Dynamic Programming Questions
The Rod Cutting problem is a classic optimization problem in which we are given a rod of length n and a price list for different lengths of the rod. The goal is to determine the maximum revenue that can be obtained by cutting the rod into smaller pieces and selling them.
Dynamic Programming can be used to solve the Rod Cutting problem efficiently. The approach involves breaking down the problem into smaller subproblems and solving them in a bottom-up manner.
To solve the problem using Dynamic Programming, we can create an array dp[] of size n+1 to store the maximum revenue for each length of the rod.
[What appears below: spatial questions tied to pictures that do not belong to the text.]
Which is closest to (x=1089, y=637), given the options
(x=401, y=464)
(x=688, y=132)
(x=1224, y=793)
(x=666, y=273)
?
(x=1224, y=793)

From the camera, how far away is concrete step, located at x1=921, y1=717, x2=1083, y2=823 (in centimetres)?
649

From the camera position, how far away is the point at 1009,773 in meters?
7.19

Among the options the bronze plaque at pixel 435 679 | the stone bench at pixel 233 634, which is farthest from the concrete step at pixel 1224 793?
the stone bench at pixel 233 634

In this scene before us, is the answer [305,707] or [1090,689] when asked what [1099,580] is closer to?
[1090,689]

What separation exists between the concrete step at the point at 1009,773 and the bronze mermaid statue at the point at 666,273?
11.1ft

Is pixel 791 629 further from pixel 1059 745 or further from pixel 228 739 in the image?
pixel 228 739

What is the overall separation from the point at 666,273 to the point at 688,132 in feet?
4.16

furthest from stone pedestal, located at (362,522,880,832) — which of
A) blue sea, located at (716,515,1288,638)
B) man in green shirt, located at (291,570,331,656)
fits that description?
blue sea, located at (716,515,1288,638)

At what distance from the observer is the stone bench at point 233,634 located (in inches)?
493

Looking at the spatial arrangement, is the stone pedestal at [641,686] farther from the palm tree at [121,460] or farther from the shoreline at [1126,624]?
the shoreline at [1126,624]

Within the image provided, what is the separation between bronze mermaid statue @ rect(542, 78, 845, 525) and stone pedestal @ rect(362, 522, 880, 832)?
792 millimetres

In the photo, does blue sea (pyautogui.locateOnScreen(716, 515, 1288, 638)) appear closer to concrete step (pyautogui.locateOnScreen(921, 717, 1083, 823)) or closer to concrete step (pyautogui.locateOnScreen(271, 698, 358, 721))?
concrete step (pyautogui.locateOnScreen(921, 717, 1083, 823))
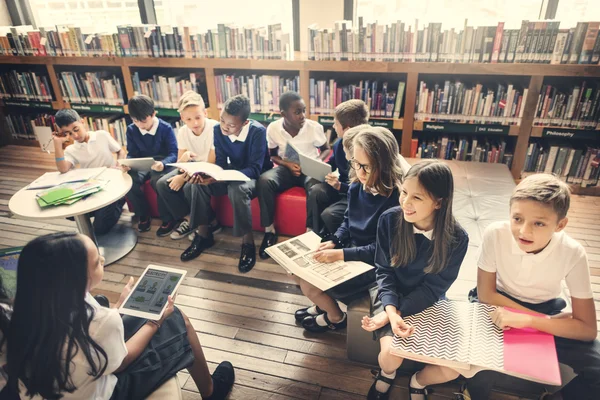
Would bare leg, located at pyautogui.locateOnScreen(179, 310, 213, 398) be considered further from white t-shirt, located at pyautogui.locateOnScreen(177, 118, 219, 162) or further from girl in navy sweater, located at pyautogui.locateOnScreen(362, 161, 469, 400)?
white t-shirt, located at pyautogui.locateOnScreen(177, 118, 219, 162)

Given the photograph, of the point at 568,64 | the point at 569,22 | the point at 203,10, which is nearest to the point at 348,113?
the point at 568,64

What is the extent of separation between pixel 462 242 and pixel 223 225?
1.97m

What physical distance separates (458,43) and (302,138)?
1414 mm

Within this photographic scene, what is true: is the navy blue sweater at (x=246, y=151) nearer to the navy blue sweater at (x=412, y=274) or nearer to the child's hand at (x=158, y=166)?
the child's hand at (x=158, y=166)

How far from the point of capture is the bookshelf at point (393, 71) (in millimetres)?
2986

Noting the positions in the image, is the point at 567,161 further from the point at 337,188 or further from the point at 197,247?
the point at 197,247

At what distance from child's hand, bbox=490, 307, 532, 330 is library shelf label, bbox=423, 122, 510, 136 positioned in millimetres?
2201

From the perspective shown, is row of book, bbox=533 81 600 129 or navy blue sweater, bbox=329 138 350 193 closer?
navy blue sweater, bbox=329 138 350 193

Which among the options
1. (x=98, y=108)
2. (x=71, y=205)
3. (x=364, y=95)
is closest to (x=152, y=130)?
(x=71, y=205)

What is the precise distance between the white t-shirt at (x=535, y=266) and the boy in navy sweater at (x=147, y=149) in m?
2.25

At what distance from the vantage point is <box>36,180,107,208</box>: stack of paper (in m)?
2.26

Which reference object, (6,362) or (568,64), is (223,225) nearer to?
(6,362)

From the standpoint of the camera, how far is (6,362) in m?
1.09

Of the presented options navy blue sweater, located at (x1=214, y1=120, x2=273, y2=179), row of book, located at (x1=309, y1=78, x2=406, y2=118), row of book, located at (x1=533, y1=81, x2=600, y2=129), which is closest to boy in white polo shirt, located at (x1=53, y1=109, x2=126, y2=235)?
navy blue sweater, located at (x1=214, y1=120, x2=273, y2=179)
We initialize dp[0] as 0 since there is no revenue for a rod of length 0.
Then, for each length i from 1 to n, we iterate through all possible cuts j from 1 to i and calculate the maximum revenue by considering two cases:
1. If we make a cut at length j, the revenue will be the price of the rod of length j plus the maximum revenue obtained from the remaining length (i-j). This can be represented as dp[i] = max(dp[i], price[j] + dp[i-j]).
2. If we do not make a cut at length j, the revenue will be the maximum revenue obtained so far for length i. This can be represented as dp[i] = max(dp[i], dp[i-j]).
Finally, the maximum revenue for the rod of length n will be stored in dp[n].
By using this approach, we can solve the Rod Cutting problem in O(n^2) time complexity, where n is the length of the rod.